[Problem 1] In the UNISON memorandum on the Ofwat price review, explain why UNISON offers comment on the Committee's enquiry even though it has not engaged with the price review itself.

-- Start of Excerpt --

Ofwat price review 2009 - Environment, Food and Rural Affairs Committee Contents


Memorandum submitted by UNISON (Ofwat 16)

1  INTRODUCTION

  1.1  UNISON is the UK's leading public services union, representing 1.3 million people across local government, the health service, housing, the utilities, transport and the voluntary sector.

1.2  In the water industry our members include engineers, scientists, technicians, industrial workers and staff working in offices and call centres.

1.3  They deliver a safe and wholesome drinking water supply, maintain the sewerage system, provide a wide range of customer services and staff the phone lines for emergency calls from the public.

  1.4  In addition to being a key stakeholder on industrial and occupational issues, our members also actively engage in public debates about all our public services and utilities from a citizenship perspective.

  1.5  Although UNISON has not engaged with the OFWAT price review we do note that the Committee's current enquiry into the review overlaps with a number of wider issues that are of interest and concern to our members:

    —  how long-term planning for climate change and environmental improvements should be paid for;

    —  affordability of water services; and

    —  the Cave Review.

-- End of Excerpt --
-- Start of Task data --

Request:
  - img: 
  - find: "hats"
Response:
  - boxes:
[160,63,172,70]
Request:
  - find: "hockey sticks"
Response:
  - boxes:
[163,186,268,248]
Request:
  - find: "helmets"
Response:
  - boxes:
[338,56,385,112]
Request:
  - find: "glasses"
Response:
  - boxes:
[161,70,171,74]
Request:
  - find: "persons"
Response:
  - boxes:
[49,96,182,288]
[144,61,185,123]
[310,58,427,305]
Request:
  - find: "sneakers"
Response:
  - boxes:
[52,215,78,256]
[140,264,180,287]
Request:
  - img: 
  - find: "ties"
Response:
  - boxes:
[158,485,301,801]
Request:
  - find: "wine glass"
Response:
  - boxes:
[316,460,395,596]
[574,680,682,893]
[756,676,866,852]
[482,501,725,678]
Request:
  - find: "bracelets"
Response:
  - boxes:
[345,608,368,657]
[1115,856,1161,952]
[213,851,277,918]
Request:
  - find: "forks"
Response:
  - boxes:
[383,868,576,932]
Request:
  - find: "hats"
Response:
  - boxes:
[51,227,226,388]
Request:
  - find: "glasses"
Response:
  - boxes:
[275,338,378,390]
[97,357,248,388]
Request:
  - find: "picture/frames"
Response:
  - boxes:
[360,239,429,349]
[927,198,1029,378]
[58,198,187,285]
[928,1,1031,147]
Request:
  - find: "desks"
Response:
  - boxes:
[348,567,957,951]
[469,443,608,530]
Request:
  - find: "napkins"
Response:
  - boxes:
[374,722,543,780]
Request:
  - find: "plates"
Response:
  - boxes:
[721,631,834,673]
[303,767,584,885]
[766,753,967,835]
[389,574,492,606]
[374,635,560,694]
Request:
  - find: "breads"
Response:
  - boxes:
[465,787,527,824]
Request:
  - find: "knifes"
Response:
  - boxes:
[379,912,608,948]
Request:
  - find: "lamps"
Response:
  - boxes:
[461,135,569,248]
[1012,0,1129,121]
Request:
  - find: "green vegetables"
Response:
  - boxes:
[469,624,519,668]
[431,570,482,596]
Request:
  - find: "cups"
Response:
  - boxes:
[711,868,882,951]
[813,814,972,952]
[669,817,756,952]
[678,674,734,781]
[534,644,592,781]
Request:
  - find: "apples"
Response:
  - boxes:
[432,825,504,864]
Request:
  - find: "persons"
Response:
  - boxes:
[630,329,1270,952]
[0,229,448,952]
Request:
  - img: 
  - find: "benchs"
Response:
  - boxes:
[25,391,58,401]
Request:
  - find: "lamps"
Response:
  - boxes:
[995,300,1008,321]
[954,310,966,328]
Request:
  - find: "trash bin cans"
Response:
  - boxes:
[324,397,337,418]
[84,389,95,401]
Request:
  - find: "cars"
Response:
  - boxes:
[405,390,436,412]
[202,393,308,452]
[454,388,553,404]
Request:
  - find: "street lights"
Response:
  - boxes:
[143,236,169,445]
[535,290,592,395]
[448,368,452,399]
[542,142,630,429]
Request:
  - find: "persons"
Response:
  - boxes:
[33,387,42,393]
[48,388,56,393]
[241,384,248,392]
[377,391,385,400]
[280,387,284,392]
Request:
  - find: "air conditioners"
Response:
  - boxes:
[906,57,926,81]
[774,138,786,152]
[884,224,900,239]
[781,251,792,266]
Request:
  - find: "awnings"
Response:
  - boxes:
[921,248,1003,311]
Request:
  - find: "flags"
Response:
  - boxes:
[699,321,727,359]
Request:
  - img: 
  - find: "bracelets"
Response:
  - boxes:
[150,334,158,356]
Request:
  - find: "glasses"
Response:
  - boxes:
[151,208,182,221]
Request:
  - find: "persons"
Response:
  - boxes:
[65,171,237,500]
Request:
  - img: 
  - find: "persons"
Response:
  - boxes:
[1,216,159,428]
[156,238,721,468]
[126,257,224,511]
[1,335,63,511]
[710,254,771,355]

-- End of Task data --

[Problem 2] Lay out the records as a JSON list of strings, one string per line, leaving out blank lines. Cover them from the first line of the records up to and including the line with "[158,485,301,801]".

[Complete answer 1] UNISON comments because the Committee's enquiry into the review overlaps with wider issues that concern its members. These issues are how long-term planning for climate change and environmental improvements should be paid for, the affordability of water services, and the Cave Review.

[Complete answer 2]
[
  "Request:",
  "  - img: ",
  "  - find: \"hats\"",
  "Response:",
  "  - boxes:",
  "[160,63,172,70]",
  "Request:",
  "  - find: \"hockey sticks\"",
  "Response:",
  "  - boxes:",
  "[163,186,268,248]",
  "Request:",
  "  - find: \"helmets\"",
  "Response:",
  "  - boxes:",
  "[338,56,385,112]",
  "Request:",
  "  - find: \"glasses\"",
  "Response:",
  "  - boxes:",
  "[161,70,171,74]",
  "Request:",
  "  - find: \"persons\"",
  "Response:",
  "  - boxes:",
  "[49,96,182,288]",
  "[144,61,185,123]",
  "[310,58,427,305]",
  "Request:",
  "  - find: \"sneakers\"",
  "Response:",
  "  - boxes:",
  "[52,215,78,256]",
  "[140,264,180,287]",
  "Request:",
  "  - img: ",
  "  - find: \"ties\"",
  "Response:",
  "  - boxes:",
  "[158,485,301,801]"
]